Nickel-rich polycrystalline LiNixCoyMn1-x-yO2 (PC-NCM, 0.8 ≤ x < 1) particles suffer capacity degradation due to intergranular cracks, which catalyze side reactions at fresh interfaces, diminishing battery performance. Understanding the mechanisms behind crack evolution is essential for mitigating these issues. Real-time crack observation is crucial for this understanding, yet long-term monitoring remains unachieved. This study develops a versatile method using an optical in-situ reaction cell, modified from a coin cell structure, to enable long-term, real-time tracking of volume changes, crack evolution and lithium-ion diffusion in the particle. This method has provided new insights into the evolution of intergranular cracks and mechanisms in PC-NCM811 particles.

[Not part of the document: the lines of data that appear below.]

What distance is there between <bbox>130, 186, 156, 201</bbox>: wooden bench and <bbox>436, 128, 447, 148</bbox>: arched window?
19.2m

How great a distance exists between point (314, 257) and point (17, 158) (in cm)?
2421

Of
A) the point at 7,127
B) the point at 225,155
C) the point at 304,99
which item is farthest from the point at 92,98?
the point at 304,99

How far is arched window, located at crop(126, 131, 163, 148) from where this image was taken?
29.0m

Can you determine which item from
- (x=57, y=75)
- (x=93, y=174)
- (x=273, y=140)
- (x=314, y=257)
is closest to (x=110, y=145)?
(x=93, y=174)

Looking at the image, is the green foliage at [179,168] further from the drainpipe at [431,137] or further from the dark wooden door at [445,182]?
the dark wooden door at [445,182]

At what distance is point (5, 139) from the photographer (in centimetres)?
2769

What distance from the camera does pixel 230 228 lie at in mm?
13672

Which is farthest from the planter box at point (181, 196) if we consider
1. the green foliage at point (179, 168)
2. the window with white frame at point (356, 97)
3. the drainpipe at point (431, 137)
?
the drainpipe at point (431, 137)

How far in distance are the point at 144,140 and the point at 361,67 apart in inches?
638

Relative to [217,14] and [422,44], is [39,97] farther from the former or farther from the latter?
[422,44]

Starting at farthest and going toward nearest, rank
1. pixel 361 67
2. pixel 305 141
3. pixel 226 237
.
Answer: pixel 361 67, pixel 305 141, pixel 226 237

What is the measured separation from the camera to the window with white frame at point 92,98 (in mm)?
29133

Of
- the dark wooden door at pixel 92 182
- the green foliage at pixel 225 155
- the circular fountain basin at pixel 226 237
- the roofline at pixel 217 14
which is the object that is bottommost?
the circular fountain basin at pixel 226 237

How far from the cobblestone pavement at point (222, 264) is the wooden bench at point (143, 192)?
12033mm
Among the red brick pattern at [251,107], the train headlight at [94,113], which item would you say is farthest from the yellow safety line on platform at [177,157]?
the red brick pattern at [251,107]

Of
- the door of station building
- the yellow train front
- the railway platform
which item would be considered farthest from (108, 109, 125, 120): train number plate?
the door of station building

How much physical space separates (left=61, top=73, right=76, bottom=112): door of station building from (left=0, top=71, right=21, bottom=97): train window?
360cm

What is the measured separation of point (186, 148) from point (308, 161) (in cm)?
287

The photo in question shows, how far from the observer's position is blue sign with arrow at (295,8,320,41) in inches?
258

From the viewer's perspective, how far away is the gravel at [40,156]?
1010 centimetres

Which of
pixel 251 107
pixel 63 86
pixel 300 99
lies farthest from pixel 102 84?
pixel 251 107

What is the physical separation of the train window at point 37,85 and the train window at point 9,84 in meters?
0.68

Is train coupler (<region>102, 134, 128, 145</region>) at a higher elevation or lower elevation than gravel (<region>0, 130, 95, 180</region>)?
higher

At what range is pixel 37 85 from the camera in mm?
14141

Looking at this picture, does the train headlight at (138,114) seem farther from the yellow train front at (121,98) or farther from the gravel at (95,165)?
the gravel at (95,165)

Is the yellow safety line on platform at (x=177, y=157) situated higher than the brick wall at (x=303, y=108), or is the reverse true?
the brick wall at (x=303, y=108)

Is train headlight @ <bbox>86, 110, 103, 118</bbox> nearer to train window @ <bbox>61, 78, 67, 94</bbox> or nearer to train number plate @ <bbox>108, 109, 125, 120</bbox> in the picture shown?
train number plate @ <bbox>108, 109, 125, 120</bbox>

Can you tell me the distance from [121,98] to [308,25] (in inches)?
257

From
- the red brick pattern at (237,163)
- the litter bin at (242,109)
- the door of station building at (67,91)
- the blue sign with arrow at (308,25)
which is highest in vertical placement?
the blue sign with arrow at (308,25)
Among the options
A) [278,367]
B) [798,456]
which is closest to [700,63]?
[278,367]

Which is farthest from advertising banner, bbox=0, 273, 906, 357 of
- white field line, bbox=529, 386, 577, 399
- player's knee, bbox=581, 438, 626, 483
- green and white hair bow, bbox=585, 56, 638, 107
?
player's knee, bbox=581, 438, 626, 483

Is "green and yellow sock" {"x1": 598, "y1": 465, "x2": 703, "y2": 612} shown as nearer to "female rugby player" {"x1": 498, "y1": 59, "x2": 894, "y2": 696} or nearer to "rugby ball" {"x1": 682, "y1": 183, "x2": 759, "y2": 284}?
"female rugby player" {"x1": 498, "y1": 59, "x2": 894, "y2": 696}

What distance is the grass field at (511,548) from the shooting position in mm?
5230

Intergranular cracks can be categorized into main cracks, microcracks and cracks at the boundaries of inactive domains based on the stress origin. Main cracks stem from strain mismatches caused by asynchronous domains during initial activation, while their subsequent propagation is driven by alternating stresses from cycling. The initiation of microcracks is caused by stress concentration at grain boundaries due to abrupt volume contraction during charging process. Volume changes along the a-axis exacerbate the irreversible propagation of these microcracks at a high state of charge. Optical imaging shows regions with limited lithium-ion diffusion align with boundary cracks caused by uneven lithium-ion concentrations at high C-rate. These findings emphasize the value of long-term, real-time observation for understanding electrochemical-mechanical interactions. The observation and analysis method can be applied to investigate and evaluate the crack evolution of various materials under different conditions, facilitating the optimization of material design and the formulation of effective cycling protocols.